Thaksin Shinawatra, in Japan on 23 August 2011
Image caption Thaksin Shinawatra still divides Thailand five years after he was ousted

Thailand's government has played down speculation that fugitive ex-leader Thaksin Shinawatra is about to be included in an amnesty for convicts.

Justice Minister Pracha Promnok told reporters that the speculation had been dreamt up by a "frantic" media.

The king is due to grant an amnesty to thousands of convicts to celebrate his birthday on 5 December.

Mr Thaksin was convicted on a fraud charge, but lives in exile to avoid serving a jail sentence.

The current amnesty plan covers only serving prisoners, and excludes people found guilty of fraud.

But local media claimed the government, led by Mr Thaksin's sister Yingluck, was trying to change the rules of the amnesty to include the former prime minister.

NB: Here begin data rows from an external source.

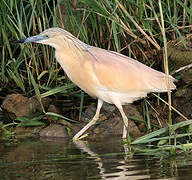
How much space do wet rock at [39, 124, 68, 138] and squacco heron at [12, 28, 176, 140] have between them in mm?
315

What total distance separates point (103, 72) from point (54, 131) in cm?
97

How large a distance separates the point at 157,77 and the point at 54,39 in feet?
3.99

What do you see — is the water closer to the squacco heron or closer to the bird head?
the squacco heron

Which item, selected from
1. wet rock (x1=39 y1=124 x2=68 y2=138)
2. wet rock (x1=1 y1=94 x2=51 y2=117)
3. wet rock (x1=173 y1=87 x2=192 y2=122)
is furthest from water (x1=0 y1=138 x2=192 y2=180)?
wet rock (x1=173 y1=87 x2=192 y2=122)

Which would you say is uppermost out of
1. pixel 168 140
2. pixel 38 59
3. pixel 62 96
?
pixel 38 59

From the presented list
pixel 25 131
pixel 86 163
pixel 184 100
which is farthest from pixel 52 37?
pixel 86 163

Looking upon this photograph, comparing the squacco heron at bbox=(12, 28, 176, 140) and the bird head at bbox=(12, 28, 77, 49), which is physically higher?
the bird head at bbox=(12, 28, 77, 49)

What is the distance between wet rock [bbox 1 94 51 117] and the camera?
6492 millimetres

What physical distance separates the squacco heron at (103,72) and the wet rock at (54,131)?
315 mm

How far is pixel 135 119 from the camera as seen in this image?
6.22 meters

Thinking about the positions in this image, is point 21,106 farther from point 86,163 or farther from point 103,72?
point 86,163

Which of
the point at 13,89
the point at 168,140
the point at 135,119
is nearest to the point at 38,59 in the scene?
the point at 13,89

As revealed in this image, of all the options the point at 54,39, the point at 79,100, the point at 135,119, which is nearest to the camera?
the point at 54,39

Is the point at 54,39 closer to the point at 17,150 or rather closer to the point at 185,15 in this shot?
the point at 17,150
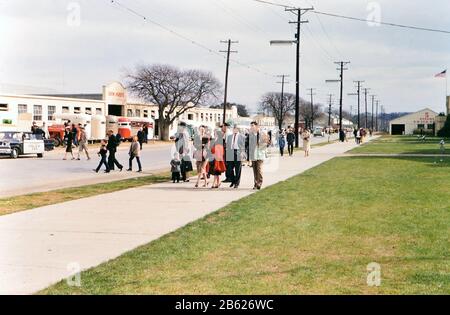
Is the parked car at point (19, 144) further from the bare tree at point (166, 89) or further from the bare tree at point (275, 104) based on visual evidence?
the bare tree at point (275, 104)

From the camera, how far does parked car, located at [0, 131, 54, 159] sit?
29.7 meters

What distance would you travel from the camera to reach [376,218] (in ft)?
33.8

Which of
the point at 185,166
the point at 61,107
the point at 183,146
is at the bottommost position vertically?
the point at 185,166

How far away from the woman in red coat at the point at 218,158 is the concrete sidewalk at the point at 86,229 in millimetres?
850

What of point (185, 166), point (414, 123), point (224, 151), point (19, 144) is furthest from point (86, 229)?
point (414, 123)

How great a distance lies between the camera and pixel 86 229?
30.8 feet

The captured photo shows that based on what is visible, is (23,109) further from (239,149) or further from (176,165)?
(239,149)

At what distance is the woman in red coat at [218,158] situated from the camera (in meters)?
15.8

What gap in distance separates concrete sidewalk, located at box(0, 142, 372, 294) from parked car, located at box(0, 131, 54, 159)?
17.0 meters

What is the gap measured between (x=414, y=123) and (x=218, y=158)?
121153 mm
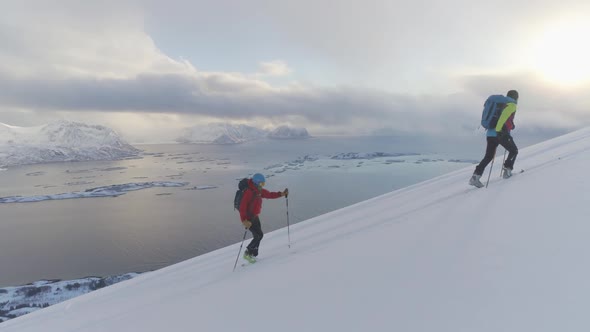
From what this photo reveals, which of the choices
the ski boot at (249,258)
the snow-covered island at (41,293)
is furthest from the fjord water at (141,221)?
the ski boot at (249,258)

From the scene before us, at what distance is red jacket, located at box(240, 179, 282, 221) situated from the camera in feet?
19.3

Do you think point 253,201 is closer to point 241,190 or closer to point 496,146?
point 241,190

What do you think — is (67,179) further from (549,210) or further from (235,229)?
(549,210)

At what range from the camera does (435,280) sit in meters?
2.90

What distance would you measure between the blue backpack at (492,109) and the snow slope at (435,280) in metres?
1.43

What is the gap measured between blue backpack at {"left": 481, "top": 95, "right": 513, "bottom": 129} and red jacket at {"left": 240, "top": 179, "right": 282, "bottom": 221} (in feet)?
15.5

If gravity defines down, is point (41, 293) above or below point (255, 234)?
below

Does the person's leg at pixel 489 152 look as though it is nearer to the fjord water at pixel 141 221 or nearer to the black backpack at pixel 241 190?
the black backpack at pixel 241 190

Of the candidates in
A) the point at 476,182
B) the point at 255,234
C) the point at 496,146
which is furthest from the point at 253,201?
the point at 496,146

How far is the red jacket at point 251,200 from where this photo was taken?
231 inches

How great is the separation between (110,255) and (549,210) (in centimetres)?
6539

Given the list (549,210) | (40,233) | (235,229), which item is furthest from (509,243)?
(40,233)

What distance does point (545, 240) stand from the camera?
125 inches

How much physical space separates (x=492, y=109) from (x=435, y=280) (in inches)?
193
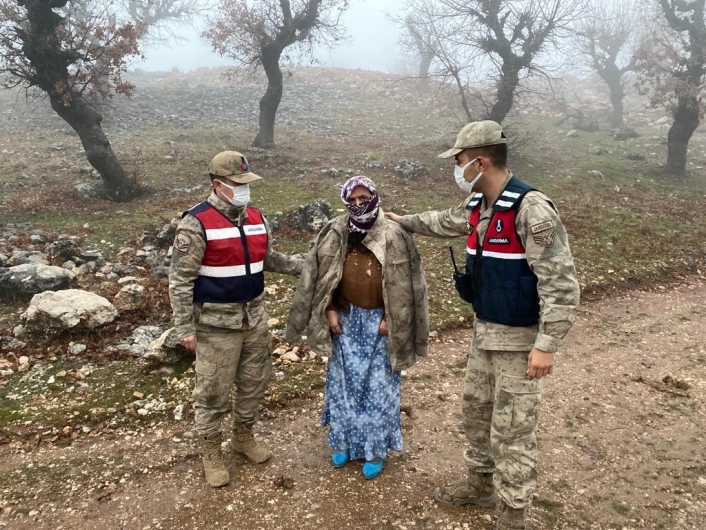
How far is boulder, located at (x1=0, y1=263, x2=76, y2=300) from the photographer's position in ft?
21.7

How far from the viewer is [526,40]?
17922mm

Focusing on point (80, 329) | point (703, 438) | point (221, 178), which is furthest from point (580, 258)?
point (80, 329)

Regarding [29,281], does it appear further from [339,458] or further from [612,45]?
[612,45]

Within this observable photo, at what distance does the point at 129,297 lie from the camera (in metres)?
6.48

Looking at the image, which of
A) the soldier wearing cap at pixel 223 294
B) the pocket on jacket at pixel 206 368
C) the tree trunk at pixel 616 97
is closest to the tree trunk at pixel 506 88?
the tree trunk at pixel 616 97

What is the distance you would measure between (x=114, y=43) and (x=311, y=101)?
61.3ft

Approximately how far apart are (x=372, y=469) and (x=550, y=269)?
2.24 m

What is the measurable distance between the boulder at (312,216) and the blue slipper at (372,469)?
20.6ft

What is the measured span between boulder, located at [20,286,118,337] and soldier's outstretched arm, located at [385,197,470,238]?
14.0 feet

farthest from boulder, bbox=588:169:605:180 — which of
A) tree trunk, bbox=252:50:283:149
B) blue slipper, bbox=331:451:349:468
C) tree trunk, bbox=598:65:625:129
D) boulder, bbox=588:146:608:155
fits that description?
blue slipper, bbox=331:451:349:468

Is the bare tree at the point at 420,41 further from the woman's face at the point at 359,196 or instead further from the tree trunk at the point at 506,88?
the woman's face at the point at 359,196

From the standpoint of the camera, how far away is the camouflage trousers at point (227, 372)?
11.7 feet

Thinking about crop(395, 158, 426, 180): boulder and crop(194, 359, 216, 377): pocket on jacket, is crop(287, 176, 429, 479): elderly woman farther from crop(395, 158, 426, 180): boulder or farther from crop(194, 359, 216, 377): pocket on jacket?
crop(395, 158, 426, 180): boulder

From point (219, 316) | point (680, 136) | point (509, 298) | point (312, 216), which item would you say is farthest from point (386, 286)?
point (680, 136)
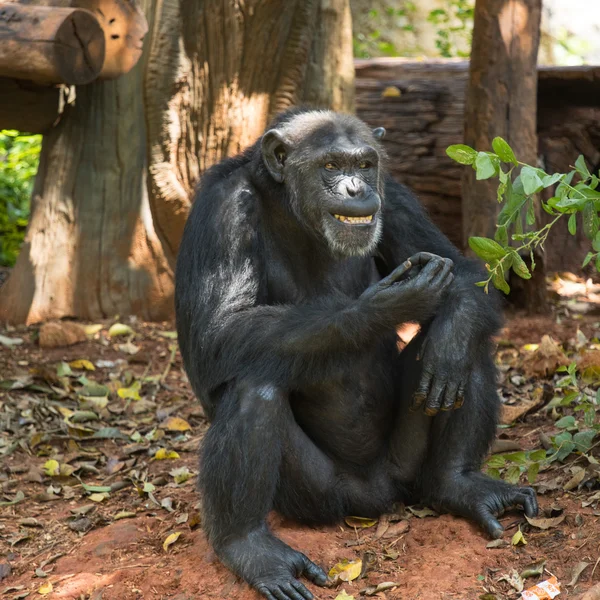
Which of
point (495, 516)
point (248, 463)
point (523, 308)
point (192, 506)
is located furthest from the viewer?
point (523, 308)

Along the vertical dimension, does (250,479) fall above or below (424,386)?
below

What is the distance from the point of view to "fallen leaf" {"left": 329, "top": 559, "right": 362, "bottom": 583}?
172 inches

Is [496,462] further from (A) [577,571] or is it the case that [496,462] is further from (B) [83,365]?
(B) [83,365]

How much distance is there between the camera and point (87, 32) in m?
7.21

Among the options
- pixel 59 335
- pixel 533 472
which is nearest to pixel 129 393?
pixel 59 335

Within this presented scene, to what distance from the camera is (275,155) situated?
5109 millimetres

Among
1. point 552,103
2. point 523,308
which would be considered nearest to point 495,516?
point 523,308

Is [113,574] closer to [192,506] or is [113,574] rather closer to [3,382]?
[192,506]

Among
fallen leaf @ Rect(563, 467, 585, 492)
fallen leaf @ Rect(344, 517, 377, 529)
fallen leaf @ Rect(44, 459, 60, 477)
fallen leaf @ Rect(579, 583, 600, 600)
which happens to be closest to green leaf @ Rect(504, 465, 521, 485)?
fallen leaf @ Rect(563, 467, 585, 492)

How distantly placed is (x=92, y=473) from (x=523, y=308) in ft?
13.8

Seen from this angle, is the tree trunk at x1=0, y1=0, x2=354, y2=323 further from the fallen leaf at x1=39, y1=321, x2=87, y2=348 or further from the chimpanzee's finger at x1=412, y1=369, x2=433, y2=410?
the chimpanzee's finger at x1=412, y1=369, x2=433, y2=410

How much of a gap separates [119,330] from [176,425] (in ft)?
5.63

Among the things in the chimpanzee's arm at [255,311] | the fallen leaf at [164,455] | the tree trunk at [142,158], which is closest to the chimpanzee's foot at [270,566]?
the chimpanzee's arm at [255,311]

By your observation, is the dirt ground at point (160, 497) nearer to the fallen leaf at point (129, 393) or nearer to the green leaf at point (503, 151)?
the fallen leaf at point (129, 393)
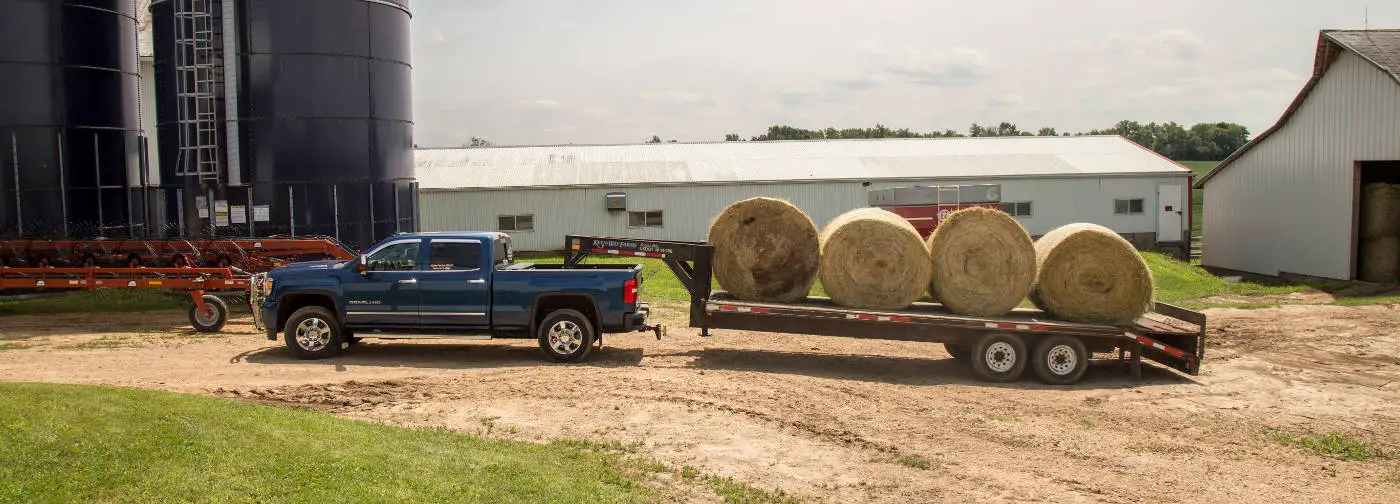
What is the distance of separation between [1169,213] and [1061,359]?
83.8 feet

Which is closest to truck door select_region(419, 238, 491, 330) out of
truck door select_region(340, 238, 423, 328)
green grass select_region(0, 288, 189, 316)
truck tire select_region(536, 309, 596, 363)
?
truck door select_region(340, 238, 423, 328)

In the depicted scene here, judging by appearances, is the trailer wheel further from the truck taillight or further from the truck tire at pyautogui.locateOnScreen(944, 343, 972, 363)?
the truck tire at pyautogui.locateOnScreen(944, 343, 972, 363)

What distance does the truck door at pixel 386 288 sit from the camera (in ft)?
46.4

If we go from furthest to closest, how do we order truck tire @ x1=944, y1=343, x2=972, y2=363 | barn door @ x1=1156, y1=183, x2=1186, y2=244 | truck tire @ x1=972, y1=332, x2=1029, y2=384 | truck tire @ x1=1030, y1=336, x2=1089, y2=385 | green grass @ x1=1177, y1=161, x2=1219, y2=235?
green grass @ x1=1177, y1=161, x2=1219, y2=235
barn door @ x1=1156, y1=183, x2=1186, y2=244
truck tire @ x1=944, y1=343, x2=972, y2=363
truck tire @ x1=972, y1=332, x2=1029, y2=384
truck tire @ x1=1030, y1=336, x2=1089, y2=385

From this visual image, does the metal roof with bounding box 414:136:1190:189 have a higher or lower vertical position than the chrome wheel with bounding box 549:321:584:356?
higher

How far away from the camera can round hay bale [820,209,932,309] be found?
13836mm

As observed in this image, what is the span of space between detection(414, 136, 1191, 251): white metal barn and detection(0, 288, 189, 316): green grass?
13456 millimetres

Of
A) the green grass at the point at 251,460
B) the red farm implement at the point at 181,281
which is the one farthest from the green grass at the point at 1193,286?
the red farm implement at the point at 181,281

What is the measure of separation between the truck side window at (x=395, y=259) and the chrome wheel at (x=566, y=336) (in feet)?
7.16

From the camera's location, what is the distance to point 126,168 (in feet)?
79.3

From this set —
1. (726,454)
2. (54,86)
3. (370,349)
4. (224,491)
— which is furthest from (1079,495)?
(54,86)

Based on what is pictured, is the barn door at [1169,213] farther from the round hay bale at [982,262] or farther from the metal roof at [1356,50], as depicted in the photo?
the round hay bale at [982,262]

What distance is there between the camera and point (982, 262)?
13.7m

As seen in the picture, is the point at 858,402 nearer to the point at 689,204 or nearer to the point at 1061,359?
the point at 1061,359
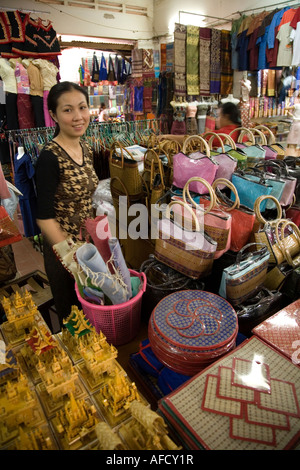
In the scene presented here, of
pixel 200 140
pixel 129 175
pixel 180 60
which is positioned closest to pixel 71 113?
pixel 129 175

The Bangkok Post newspaper fuelled the speculation last week when it quoted a government insider as saying a secret cabinet meeting had been held to discuss the issue.

A group of anti-Thaksin protesters announced they would hold rallies to denounce the move, threatening the kind of chaos that has crippled Thailand in recent years.

But Mr Pracha insisted the original amnesty rules would not be tampered with, saying: "Convicts on the run will not be eligible."

His statement appears to have calmed tensions, with protesters calling off their planned rally.

Five years after he was ousted in a military coup, the fate of Mr Thaksin still polarises the country.

Pro-Thaksin parties have won every general election for more than a decade, but many in the traditional elites bitterly oppose him.